* ARBEITSAUFTRAG 1:
Beantworte anhand des Textauszugs kurz:
(a) Welcher Song wird laut Textauszug beim eigenen Lebensabspann erklingen?
(b) Bis zu welchem Jahr grassierte in München nach Aussage des Kanalsanierers der Typhus?
(c) Wie viele Menschen leben weltweit ohne Kanalisation?
################
Wenn man stirbt, dann kommt ein Lebensabspann, unterlegt mit einem Lebensabspannsong. Man schließt die Augen, schwebt noch ein wenig über seinem Körper herum und dann erklingt er. Bei mir wird es „Hey Jude“ von den Beatles sein. Dieses tiefe Wissen überkam mich, als ich gerade meine Spätzlepresse wusch. Der Teig klebt immer so in den Löchern.

Das Schöne am Tod und der Lichtgeschwindigkeit ist: Sie sind das Ende des Kapitalismus. In meditativen Momenten, beim Spülen oder beim Kacken, überkommt mich oft der Gedanke, dass der Mensch nicht artgerecht gehalten wird. Wegen des Kapitalismus. Sie werden mir folgen können, wenn der Wecker morgens zur Arbeit peitscht. Wenn Sie im Büro sitzen und draußen die Sonne scheint. Wenn Sie im Grünen nach Körner picken wollen wie die Biohühner. Aber nicht dürfen. Besonders artfremde Massenmenschenhaltung findet man auf den Finanzmärkten. Es sind nicht nur die üblichen Grausamkeiten des Bürolebens (zu wenig Auslauf, soziale Isolierung).

Nein, wegen der fortwährenden Adrenalin- und Testosteron-Flutungen beim Kaufen, Verkaufen, Kaufen, Verkaufen, verlieren diese armen Finanzheinis auch noch jegliches Gespür für die Freuden sozialer Interaktion mit echten Menschen. Das ständige emotionale Masturbieren wegen der Kurse führt zu Stress, Impotenz, Herzinfarkt, „Hey Jude“ und Schluss.

Ein Freund von mir ist staatlich zertifizierter Kanalsanierer. Er sorgt dafür, dass die Scheiße abfließt, was so komplex ist wie eine Mondlandung. Er übt seinen Beruf sehr gern aus. Kürzlich sagte er: „In München grassierte bis 1850 der Typhus. Die Menschen starben an Durchfall. Dann kam die Kanalisation. Heute stirbt in München niemand mehr an Typhus.“ Wohl wahr. Es ist so, dass 2,5 Milliarden Menschen auf der Welt ohne Kanalisation leben. Ich möchte allen Akteuren der Finanzmärkte zurufen: Macht etwas Sinnvolles. Beschäftigt euch mit echter Scheiße. Werdet Kanalbauer.

Warum heißt es überhaupt „Märkte“? Was hat ein Finanzmarkt mit einem Markt zu tun? Waren Sie schon mal auf einem echten Markt? Da riecht man an einer dicken Salami, betastet Stoffe, trinkt einen Schwarztee beim Gemüsehändler, kauft einen Sack Salz, so groß, dass selbst die Enkel damit noch die Hühner pökeln, quatscht, trifft Hinz und Kunz. Das ist artgerechte Menschenhaltung.
################
* ARBEITSAUFTRAG 2:
Wandle die Zeilen der Datensätze in eine nummerierte Liste um. Beginne bei der Zeile mit „Of these — pixel“ und ende mit dem Ende der Datensätze. Lass Leerzeilen und Bilder weg.

[Daten zu Fragen des räumlichen Denkens]
################
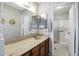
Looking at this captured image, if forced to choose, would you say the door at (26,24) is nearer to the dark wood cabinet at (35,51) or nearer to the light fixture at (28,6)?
the light fixture at (28,6)

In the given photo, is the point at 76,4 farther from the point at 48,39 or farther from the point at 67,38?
the point at 48,39

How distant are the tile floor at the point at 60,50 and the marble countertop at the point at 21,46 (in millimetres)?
229

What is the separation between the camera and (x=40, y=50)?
180 centimetres

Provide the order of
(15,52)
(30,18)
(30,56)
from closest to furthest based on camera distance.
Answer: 1. (15,52)
2. (30,56)
3. (30,18)

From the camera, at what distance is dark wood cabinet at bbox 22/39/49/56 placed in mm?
1576

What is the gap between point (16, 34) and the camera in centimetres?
165

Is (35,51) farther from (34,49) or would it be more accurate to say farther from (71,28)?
(71,28)

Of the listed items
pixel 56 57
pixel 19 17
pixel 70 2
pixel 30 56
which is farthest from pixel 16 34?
pixel 70 2

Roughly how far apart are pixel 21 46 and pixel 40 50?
0.34 metres

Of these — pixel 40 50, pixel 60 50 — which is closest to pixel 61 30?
pixel 60 50

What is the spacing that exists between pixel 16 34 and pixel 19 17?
0.83 feet

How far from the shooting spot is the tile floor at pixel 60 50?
5.47ft

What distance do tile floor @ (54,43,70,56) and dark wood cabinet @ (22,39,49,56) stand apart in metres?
0.14

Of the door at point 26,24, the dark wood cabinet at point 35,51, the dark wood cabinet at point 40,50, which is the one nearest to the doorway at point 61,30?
the dark wood cabinet at point 40,50
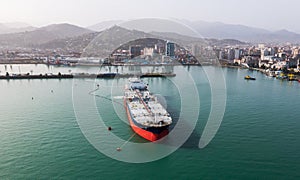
################
* MUSTERLÖSUNG 1:
(a) „Hey Jude“ von den Beatles
(b) Bis 1850
(c) 2,5 Milliarden Menschen

* MUSTERLÖSUNG 2:
1. Of these — pixel 40 50, pixel 60 50 — which is closest to pixel 61 30?
2. pixel 60 50
3. What is the spacing that exists between pixel 16 34 and pixel 19 17?
4. 0.83 feet
5. How far from the shooting spot is the tile floor at pixel 60 50?
6. 5.47ft
7. What distance do tile floor @ (54,43,70,56) and dark wood cabinet @ (22,39,49,56) stand apart in metres?
8. 0.14
9. Of the door at point 26,24, the dark wood cabinet at point 35,51, the dark wood cabinet at point 40,50, which is the one nearest to the doorway at point 61,30?
10. the dark wood cabinet at point 40,50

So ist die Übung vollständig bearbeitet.